** Start of SOURCE EXTRACT **

If $(A_i)_{i\in I}$ is a family of pairwise disjoint, non-empty sets then there is $C$ such that for all $i\in I$, $|A_i\cap C|=1$.

The version you stated cannot be used with either of your definitions since neither definition defines what it means for a set $A$ (rather than an indexed set $(A_i)_{i\in I}$) to be a pairwise disjoint family. (Of course, you can make such a definition, and get a third version of the axiom of choice. It is trivial to see that this third version is equivalent to the axiom of choice using Definition 2, since given any non-indexed family $A$ you can make it an indexed family by the identity map $A\to A$ (that is, you take $I=A$ and $A_i=i$).)

In any case, the axiom of choice for Definition 1 is equivalent for the axiom of choice for Definition 2. The forward direction is trivial; for the reverse direction, assume the axiom of choice for Definition 2 and let $(A_i)_{i\in I}$ be a family of pairwise disjoint sets by Definition 1. Let $J=\{A_i:i\in I\}$ and consider the indexed set $(B_j)_{j\in J}$ defined by $B_j=j$.

** End of SOURCE EXTRACT **
** Start of DATA SUPPLIED **

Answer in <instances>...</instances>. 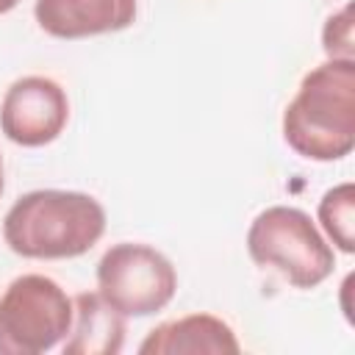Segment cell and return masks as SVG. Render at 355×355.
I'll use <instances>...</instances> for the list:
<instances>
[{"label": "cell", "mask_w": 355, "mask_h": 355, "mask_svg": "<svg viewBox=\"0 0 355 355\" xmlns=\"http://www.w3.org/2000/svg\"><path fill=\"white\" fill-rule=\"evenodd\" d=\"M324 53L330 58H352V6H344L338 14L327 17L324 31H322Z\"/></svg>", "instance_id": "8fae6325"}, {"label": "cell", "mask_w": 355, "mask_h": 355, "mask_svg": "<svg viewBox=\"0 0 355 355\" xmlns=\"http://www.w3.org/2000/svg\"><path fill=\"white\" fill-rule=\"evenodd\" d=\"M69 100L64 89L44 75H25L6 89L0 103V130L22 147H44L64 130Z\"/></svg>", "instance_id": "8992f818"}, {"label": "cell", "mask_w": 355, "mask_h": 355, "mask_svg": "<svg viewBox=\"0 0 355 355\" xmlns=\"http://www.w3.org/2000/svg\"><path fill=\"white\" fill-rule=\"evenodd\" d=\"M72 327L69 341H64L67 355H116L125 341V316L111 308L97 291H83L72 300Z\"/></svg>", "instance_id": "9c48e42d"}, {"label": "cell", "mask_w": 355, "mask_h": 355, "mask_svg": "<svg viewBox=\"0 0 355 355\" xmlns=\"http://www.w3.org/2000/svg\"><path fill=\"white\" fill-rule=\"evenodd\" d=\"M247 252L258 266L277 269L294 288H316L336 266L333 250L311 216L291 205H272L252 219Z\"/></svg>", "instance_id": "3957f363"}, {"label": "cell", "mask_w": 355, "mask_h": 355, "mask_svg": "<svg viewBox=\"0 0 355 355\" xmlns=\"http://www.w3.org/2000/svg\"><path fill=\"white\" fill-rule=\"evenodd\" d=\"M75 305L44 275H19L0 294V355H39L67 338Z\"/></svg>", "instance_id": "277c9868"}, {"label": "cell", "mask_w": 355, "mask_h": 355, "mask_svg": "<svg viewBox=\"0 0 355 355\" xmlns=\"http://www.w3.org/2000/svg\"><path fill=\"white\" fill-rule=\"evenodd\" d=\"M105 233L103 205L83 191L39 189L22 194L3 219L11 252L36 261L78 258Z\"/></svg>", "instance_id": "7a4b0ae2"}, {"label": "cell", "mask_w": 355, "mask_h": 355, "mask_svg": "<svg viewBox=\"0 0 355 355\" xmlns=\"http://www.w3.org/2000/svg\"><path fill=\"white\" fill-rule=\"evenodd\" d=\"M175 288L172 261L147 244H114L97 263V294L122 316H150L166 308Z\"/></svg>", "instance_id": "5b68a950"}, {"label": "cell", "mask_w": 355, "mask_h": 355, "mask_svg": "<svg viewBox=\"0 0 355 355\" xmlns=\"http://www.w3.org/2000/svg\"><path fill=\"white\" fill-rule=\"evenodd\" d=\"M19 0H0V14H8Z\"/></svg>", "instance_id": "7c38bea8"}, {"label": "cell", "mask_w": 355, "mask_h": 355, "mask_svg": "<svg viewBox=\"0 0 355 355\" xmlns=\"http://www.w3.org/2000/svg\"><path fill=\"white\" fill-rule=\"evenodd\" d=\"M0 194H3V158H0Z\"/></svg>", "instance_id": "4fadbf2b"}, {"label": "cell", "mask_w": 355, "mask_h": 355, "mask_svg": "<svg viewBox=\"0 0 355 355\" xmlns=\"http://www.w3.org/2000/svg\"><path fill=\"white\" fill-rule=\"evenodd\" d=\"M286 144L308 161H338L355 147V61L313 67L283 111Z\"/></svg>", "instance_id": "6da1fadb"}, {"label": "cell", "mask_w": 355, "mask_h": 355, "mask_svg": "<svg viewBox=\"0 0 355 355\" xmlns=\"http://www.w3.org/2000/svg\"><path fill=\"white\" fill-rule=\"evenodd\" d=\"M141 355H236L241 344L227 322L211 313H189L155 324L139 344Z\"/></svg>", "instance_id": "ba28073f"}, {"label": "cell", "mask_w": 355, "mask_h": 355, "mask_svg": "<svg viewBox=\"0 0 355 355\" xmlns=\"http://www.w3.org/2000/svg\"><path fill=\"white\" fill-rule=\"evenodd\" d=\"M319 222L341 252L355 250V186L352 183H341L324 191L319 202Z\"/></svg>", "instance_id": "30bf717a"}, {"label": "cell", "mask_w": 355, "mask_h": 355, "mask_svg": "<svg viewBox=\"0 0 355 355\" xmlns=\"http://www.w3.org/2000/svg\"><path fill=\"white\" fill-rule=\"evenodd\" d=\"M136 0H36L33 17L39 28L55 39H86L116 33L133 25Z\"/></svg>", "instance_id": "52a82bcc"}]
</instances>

** End of DATA SUPPLIED **

■ **PROBLEMS**:
1. Answer these about the axiom of choice excerpt:
(a) For every $i\in I$, what must the size of $A_i\cap C$ be?
(b) Which map turns a non-indexed family $A$ into an indexed family?
(c) How is $B_j$ defined for $j\in J$?
2. Pick up the axiom of choice excerpt after its last sentence and continue it.

■ **TASK-BY-TASK OUTPUTS**:
1.
(a) 1, so $|A_i\cap C|=1$.
(b) The identity map $A\to A$, taking $I=A$ and $A_i=i$.
(c) $B_j=j$, where $J=\{A_i:i\in I\}$.

2.
I claim $(B_j)_{j\in J}$ is a pairwise disjoint family according to Definition 2. Indeed, suppose $j,j'\in J$ and $j\neq j'$. By definition of $J$, there exist $i,i'\in I$ such that $j=A_i$ and $j'=A_{i'}$. Then $A_i\neq A_{i'}$ and $i\neq i'$ (since $i\mapsto A_i$ is a function), so since $(A_i)_{i\in I}$ satisfies Definition 1, $A_i\cap A_{i'}=\emptyset$. But $A_i=j=B_j$ and $A_{i'}=j'=B_{j'}$, so $B_j\cap B_j=\emptyset$.

Thus by the axiom of choice for Definition 2, there exists a set $C$ such that $|B_j\cap C|=1$ for each $j\in J$. Now for any $i\in I$, let $j=A_i$, so $A_i=B_j$. We thus see that $|A_i\cap C|=|B_j\cap C|=1$. So, this set $C$ also has the required property for the family $(A_i)_{i\in I}$.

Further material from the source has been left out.